Introducing LEGENT (Alpha Version)

Date: 2024-05-09

Welcome to the introduction of LEGENT, our latest venture into scalable embodied AI. LEGENT is a 3D interactive environment suitable for researchers and anyone interested to explore embodied AI in the simulated world.

I. What is Embodied AI and What's our Approaches

Embodied AI refers to artificial intelligence systems that interact with their environment in a way that mimics human engagement. These systems are not just virtual; they perceive, understand, and act within their surroundings, offering a richer, more integrated form of AI.

LEGENT provides:

Content-rich simulated worlds that offer diverse embodied experiences.
An intuitive interface for human-robot and human-environment interaction via keyboard and mouse, as well as language interaction through APIs of large language models or multimodal models.
Scalable data generation (scene-task-trajectory) for training embodied agents.

_CHALLENGE_
According to the LEGENT introduction, through what means does its interface support human-robot and human-environment interaction?

(Visual spatial reasoning items)
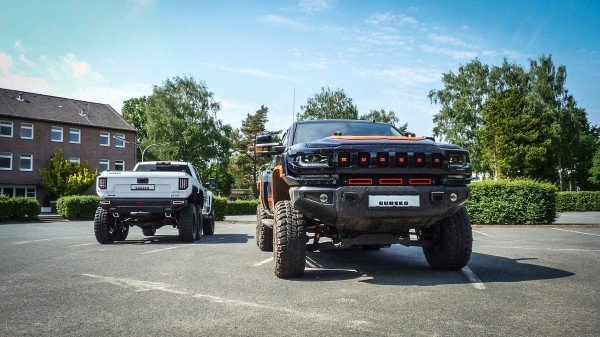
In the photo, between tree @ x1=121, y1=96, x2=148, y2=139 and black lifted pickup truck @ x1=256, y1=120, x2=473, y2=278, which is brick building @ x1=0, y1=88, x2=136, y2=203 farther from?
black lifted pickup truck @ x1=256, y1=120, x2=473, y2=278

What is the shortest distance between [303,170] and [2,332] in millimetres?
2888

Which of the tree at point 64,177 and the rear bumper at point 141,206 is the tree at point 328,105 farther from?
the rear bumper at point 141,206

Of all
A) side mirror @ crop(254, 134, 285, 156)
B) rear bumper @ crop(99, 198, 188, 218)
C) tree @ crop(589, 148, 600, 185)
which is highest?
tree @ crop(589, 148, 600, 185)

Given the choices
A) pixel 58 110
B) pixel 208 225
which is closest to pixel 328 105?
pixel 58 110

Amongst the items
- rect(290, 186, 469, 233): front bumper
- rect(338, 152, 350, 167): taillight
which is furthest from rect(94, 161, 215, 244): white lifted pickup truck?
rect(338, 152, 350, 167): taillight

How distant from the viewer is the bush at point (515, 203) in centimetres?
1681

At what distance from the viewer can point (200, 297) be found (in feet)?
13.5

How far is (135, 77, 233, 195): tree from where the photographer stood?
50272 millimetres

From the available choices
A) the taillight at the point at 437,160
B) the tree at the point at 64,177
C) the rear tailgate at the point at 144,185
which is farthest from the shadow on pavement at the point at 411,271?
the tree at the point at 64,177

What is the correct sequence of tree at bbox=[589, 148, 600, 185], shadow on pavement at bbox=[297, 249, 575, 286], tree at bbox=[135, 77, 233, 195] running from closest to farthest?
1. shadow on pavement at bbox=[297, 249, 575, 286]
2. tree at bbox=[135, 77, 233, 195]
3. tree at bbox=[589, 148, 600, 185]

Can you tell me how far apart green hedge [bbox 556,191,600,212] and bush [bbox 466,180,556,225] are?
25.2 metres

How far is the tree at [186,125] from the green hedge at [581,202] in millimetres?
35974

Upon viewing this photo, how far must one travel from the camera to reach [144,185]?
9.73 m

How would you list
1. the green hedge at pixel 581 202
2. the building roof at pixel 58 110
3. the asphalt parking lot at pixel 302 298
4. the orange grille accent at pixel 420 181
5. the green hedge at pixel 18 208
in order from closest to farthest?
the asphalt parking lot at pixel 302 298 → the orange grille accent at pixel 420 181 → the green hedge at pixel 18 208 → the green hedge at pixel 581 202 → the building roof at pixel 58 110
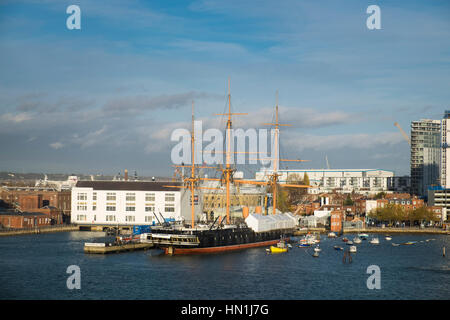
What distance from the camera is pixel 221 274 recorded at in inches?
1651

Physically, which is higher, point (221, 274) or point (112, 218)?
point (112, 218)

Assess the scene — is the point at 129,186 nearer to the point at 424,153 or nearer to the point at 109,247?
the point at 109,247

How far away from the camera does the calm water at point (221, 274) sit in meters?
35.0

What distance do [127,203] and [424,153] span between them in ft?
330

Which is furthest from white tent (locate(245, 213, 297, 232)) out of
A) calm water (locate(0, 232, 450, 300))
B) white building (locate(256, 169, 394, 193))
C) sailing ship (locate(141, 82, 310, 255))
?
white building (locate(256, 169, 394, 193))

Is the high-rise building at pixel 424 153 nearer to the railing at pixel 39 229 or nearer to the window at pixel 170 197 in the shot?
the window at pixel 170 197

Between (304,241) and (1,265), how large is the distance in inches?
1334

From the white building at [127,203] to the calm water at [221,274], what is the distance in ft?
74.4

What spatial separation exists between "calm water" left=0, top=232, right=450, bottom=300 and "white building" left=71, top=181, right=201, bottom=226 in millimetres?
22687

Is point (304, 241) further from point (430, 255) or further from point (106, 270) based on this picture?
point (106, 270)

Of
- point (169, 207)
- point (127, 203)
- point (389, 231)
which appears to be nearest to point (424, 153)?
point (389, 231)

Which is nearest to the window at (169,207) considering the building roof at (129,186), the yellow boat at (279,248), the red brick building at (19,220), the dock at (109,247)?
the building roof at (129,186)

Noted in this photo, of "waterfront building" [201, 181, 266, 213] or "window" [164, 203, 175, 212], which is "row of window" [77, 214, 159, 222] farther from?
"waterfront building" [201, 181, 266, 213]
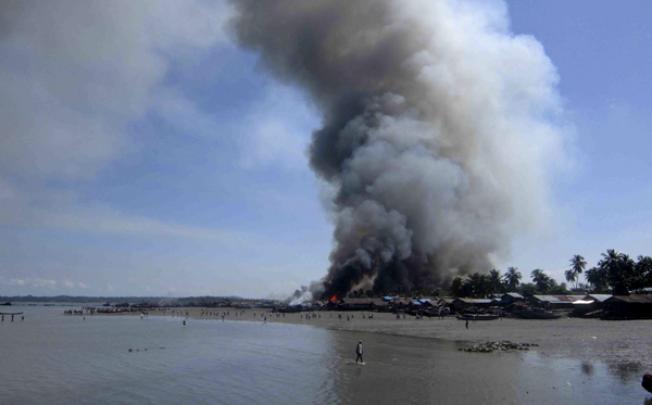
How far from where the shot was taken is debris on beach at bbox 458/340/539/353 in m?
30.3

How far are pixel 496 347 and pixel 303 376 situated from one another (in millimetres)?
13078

_TASK SOLUTION_
It supports interaction via keyboard and mouse, as well as language interaction through APIs of large language models or multimodal models.